A mudança trazida pelo CPC/2015
Sob o CPC/1973, a Corte Especial havia decidido que a multa fixada em antecipação de tutela só podia ser executada provisoriamente após a confirmação pela sentença de mérito. Aquele entendimento se apoiava na redação do antigo art. 475-N, I, que falava em sentença, e na preocupação de evitar que a parte recebesse valores que depois teria de devolver.
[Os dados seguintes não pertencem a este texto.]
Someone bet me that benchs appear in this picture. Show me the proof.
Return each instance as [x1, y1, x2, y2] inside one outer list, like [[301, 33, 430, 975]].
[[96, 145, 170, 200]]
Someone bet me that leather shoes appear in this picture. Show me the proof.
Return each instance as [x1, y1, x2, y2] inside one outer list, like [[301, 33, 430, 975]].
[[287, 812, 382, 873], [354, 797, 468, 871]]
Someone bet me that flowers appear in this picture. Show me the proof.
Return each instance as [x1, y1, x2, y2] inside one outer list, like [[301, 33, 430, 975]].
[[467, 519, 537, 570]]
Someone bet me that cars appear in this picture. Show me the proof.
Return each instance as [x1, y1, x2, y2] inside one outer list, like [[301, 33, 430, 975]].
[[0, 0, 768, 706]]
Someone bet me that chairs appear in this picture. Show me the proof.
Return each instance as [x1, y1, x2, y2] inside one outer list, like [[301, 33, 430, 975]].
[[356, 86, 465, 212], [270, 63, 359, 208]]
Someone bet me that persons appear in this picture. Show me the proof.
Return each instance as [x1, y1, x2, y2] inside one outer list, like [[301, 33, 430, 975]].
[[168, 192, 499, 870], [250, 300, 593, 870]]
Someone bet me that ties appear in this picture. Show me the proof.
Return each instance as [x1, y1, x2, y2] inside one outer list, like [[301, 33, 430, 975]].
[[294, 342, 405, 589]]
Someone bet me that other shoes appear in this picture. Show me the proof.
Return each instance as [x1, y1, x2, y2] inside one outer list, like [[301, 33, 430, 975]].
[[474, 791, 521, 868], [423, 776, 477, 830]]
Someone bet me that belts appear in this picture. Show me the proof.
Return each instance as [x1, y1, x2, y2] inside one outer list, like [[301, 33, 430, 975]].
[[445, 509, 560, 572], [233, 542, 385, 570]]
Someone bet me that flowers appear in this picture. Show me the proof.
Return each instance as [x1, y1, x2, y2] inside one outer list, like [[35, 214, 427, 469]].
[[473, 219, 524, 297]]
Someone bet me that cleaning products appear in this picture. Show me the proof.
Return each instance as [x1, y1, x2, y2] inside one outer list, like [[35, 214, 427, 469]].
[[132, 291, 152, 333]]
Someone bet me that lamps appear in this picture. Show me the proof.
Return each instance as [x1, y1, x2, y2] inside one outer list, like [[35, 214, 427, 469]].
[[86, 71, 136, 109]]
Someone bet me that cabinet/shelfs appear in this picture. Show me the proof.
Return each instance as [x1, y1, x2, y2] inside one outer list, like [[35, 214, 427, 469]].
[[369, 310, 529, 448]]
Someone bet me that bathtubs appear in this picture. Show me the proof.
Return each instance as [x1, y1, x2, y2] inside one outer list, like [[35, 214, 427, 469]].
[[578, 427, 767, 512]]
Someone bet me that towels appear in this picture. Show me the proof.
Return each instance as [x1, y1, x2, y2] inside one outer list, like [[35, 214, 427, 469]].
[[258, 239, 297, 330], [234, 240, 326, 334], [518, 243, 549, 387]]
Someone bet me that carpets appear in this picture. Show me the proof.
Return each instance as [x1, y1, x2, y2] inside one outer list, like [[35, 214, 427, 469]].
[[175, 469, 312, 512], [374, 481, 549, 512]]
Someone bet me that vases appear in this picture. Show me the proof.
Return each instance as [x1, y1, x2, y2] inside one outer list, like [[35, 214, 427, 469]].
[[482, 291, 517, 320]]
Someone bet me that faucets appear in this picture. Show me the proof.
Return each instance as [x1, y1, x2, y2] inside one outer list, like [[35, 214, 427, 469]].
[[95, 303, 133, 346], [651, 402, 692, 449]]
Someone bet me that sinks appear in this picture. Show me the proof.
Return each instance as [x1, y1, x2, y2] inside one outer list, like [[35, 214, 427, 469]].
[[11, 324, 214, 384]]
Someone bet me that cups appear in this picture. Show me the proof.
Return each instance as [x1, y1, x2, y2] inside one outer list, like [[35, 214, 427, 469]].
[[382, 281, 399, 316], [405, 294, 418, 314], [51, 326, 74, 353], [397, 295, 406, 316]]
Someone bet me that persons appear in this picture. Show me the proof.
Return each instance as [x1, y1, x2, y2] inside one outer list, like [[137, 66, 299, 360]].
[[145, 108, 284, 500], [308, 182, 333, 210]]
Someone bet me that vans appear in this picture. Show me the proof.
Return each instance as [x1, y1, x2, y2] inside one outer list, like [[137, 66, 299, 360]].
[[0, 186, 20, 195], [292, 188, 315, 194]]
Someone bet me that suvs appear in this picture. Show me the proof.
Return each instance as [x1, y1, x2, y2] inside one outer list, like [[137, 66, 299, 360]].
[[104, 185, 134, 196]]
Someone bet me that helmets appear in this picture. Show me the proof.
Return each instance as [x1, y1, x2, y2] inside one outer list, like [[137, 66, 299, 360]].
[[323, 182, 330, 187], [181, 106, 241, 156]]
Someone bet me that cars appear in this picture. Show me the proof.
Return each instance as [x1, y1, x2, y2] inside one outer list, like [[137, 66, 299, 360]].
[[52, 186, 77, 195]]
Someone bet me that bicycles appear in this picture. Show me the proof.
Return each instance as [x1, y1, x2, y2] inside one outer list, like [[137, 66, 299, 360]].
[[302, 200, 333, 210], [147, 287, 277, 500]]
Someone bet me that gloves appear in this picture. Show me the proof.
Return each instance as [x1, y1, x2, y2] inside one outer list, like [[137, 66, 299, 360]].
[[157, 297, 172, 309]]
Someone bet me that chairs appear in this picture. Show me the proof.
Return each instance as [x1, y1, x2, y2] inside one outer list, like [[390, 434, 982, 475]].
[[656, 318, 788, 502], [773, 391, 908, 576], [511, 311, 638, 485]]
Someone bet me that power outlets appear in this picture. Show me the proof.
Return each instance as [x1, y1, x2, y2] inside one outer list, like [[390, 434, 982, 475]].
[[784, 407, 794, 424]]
O CPC/2015 alterou esse cenário. O art. 537, § 3º, passou a autorizar expressamente a execução provisória da decisão que fixa a multa, e o art. 515, I, substituiu a palavra sentença por decisões ao definir os títulos executivos judiciais. Por isso, o STJ concluiu que a tese antiga não se aplica ao novo regime.
Limites e efeito prático
A execução provisória pode começar tão logo a multa incida, mas o levantamento do valor pelo credor depende do trânsito em julgado da sentença que lhe seja favorável. Essa trava preserva a segurança jurídica que motivava a orientação anterior.
Para o devedor, a possibilidade de execução imediata torna o descumprimento de decisões judiciais mais oneroso e arriscado, reforçando o caráter coercitivo das astreintes. A liquidação e a exigibilidade da multa em cada caso continuam sujeitas ao exame do juízo da execução.